Standard sales and cover-your-ass kinda stuff.
They want to sell you twice the battery you need so that they won't have any chance of being wrong.
The big things to look out for in an LI-ION (and its derivatives) battery are the voltages. If you discharge the battery too much, the voltage drops below a certain level. This is bad because it degrades the internal copper electrodes. Same thing happens if the voltages get too high. This damage is not reversible.

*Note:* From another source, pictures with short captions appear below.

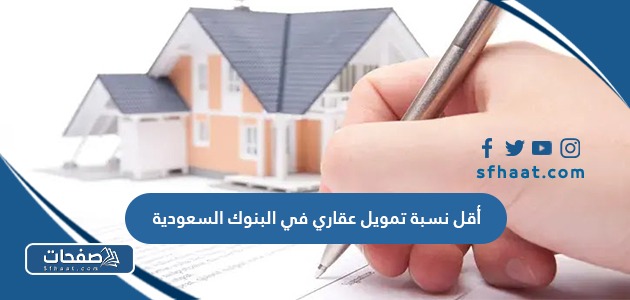 أقل نسبة تمويل عقاري في البنوك السعودية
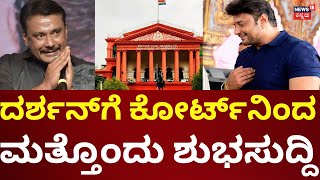 Actor Darshan Gets Bail | ಮೈಸೂರಿಗೆ ತೆರಳಲು ದರ್ಶನ್‌‌ಗೆ ಕೋರ್ಟ್‌ ಅನುಮತಿ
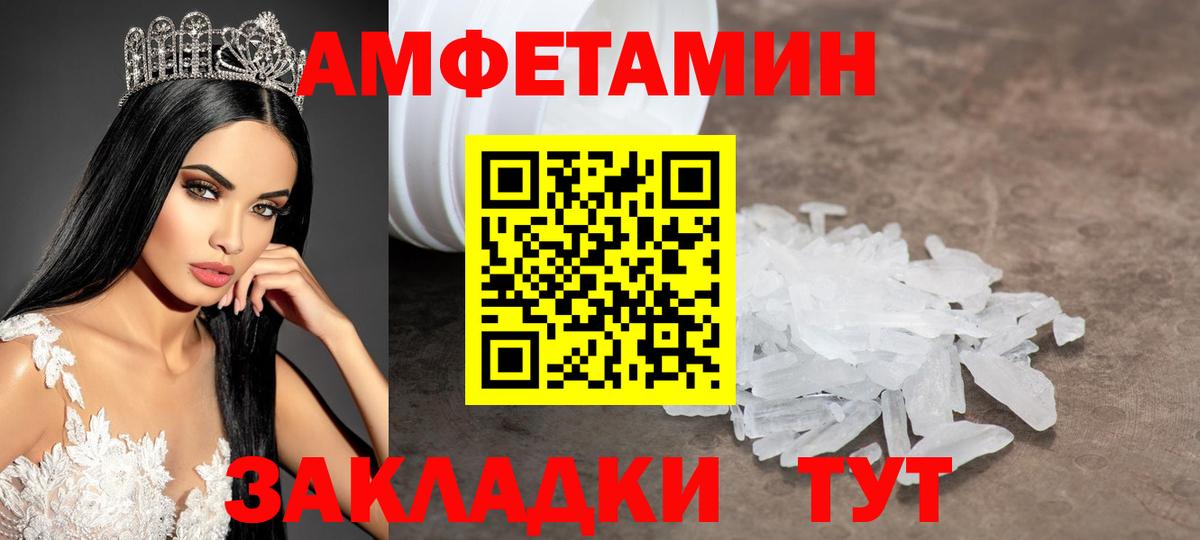 МЕТАМФЕТАМИН винт  Первитин  Хабаровск  Вход с VPN 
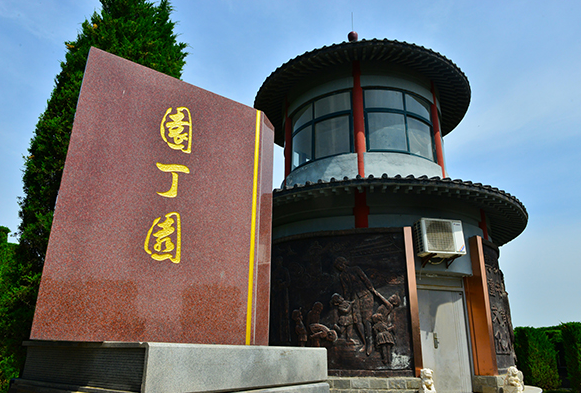 西安霸陵墓園新區(qū)特色功勛園、軍魂園、園丁園、公益園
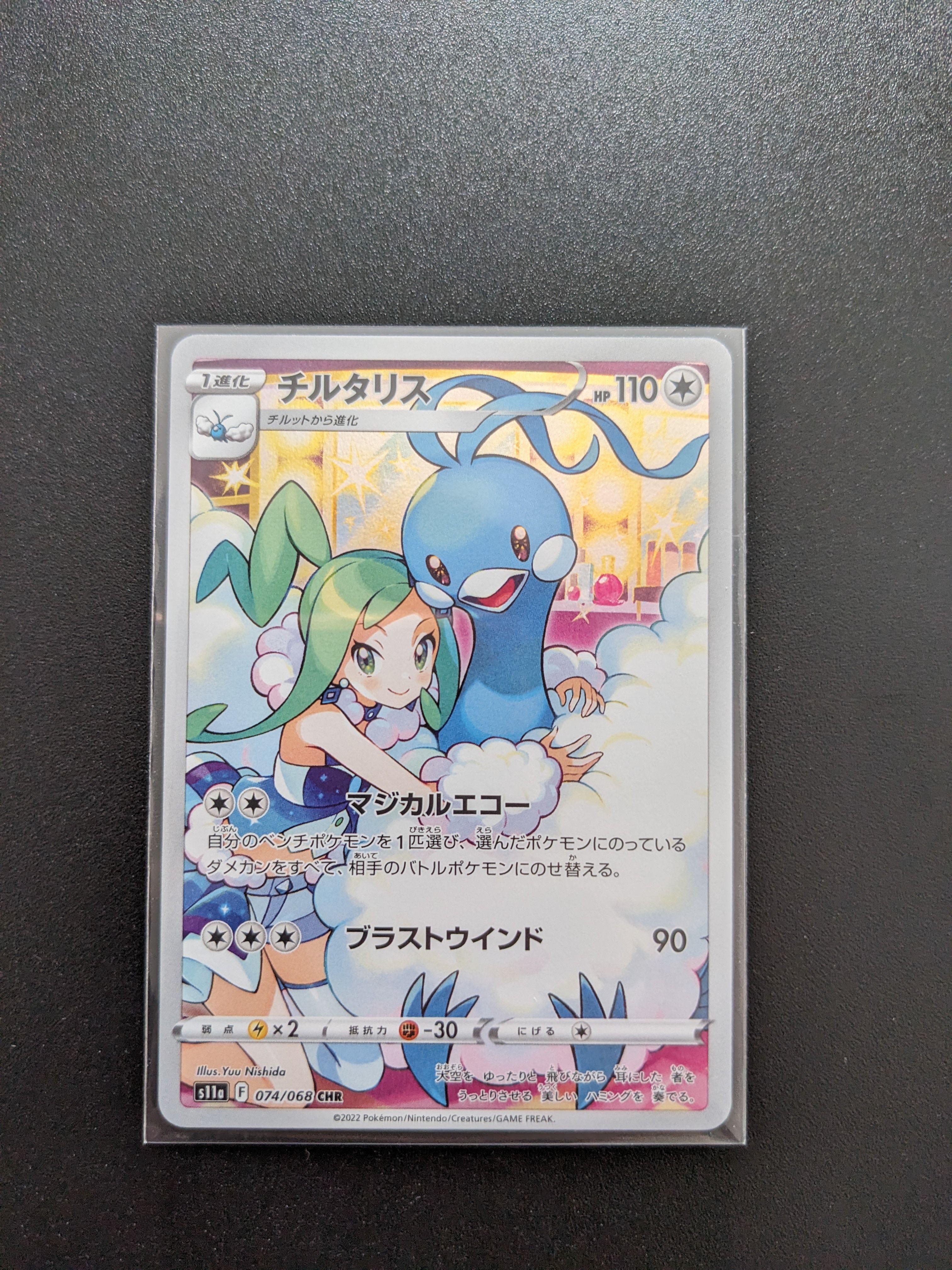 チルタリス CHR [s11a 074/068](強化拡張パック『白熱のアルカナ』)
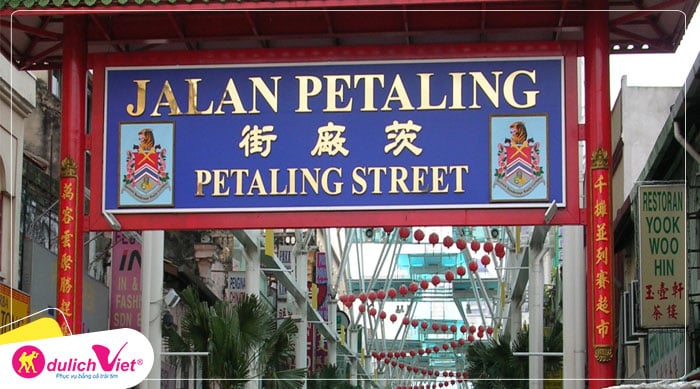Malaysian Cultural Night Tour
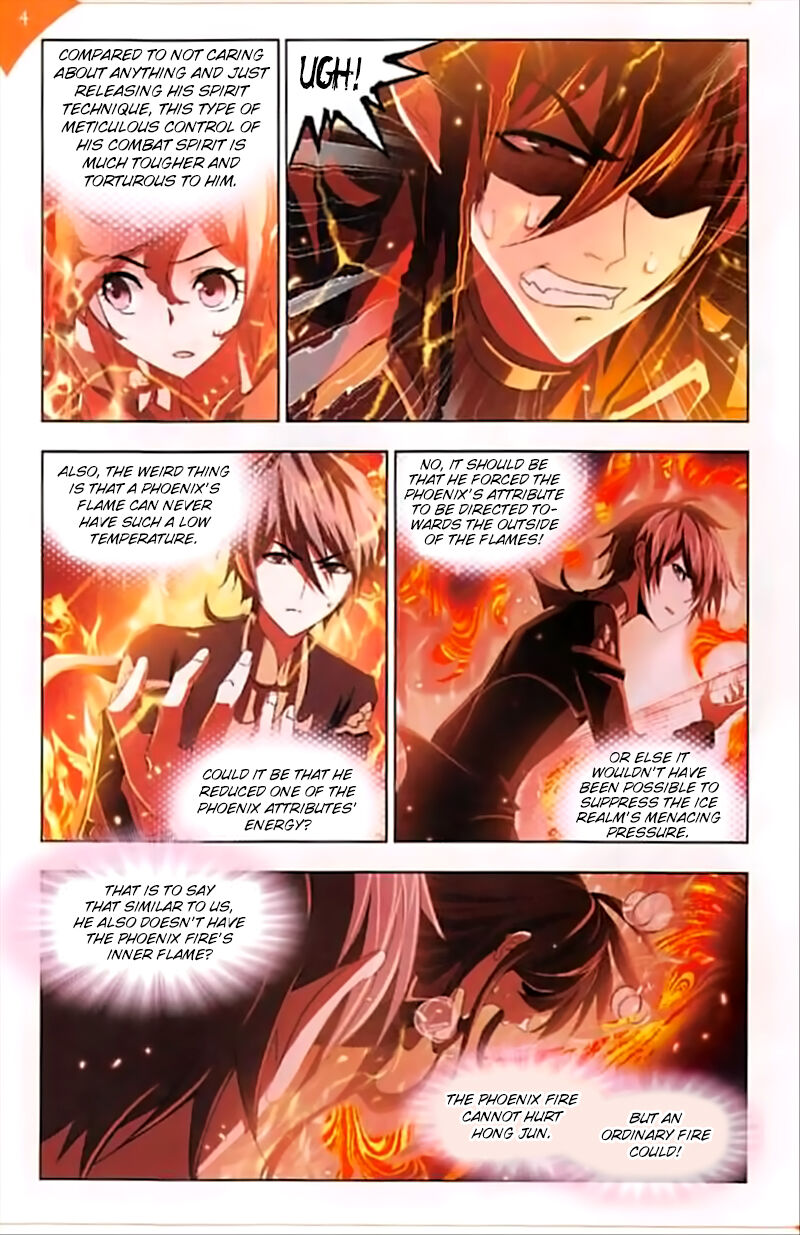 Soul Land ( Douluo Dalu ) Chapter 248 - page 17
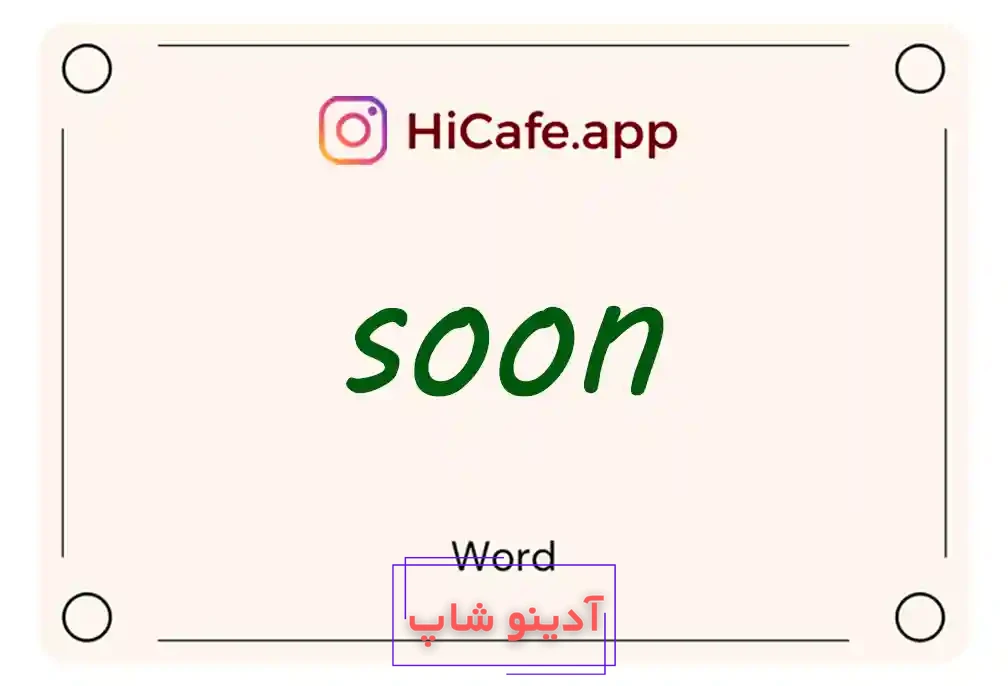 Meaning and usage of soon word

Minimum voltage on a lithium ion battery is about 12.5V. 12.8V to be safe. Max voltage is 14.6V. Any deviation from these voltages starts to cause damage. In the case of starting the bike, voltage will usually drop below 12.5V for a little while and these repeated cyclings are what cause the battery to eventually fail. A larger battery has less voltage drop and will sustain less wear over its lifetime, though. All batteries have a limited life span, so this is just part of the game.
The real issues come into play when the minimum and maximum voltages are violated by a large amount or for long periods. Voltage regulators on older bikes are often "good enough" for lead acid, but not suitable for newer battery technologies. Many vintage systems see 16V+ on a fairly regular basis. Likewise, the charging systems for some vintage bikes don't start making enough power to run the bike until 3000 or even 4000 RPM. This means that when you're idling, you're actually running off the battery. If you idle a CB350 with a four cell lithium ion battery for an hour, that battery will be a door stop. But if you put a modern regulator / rectifier onto that CB350, don't idle for long periods of time, and do a lot of your riding on the highway, that same battery may last you three or four years.
The issue has a lot to do with rider habits and battery manufacturers just can't account for every idiot out there. Be smart about it and you can make your own selections.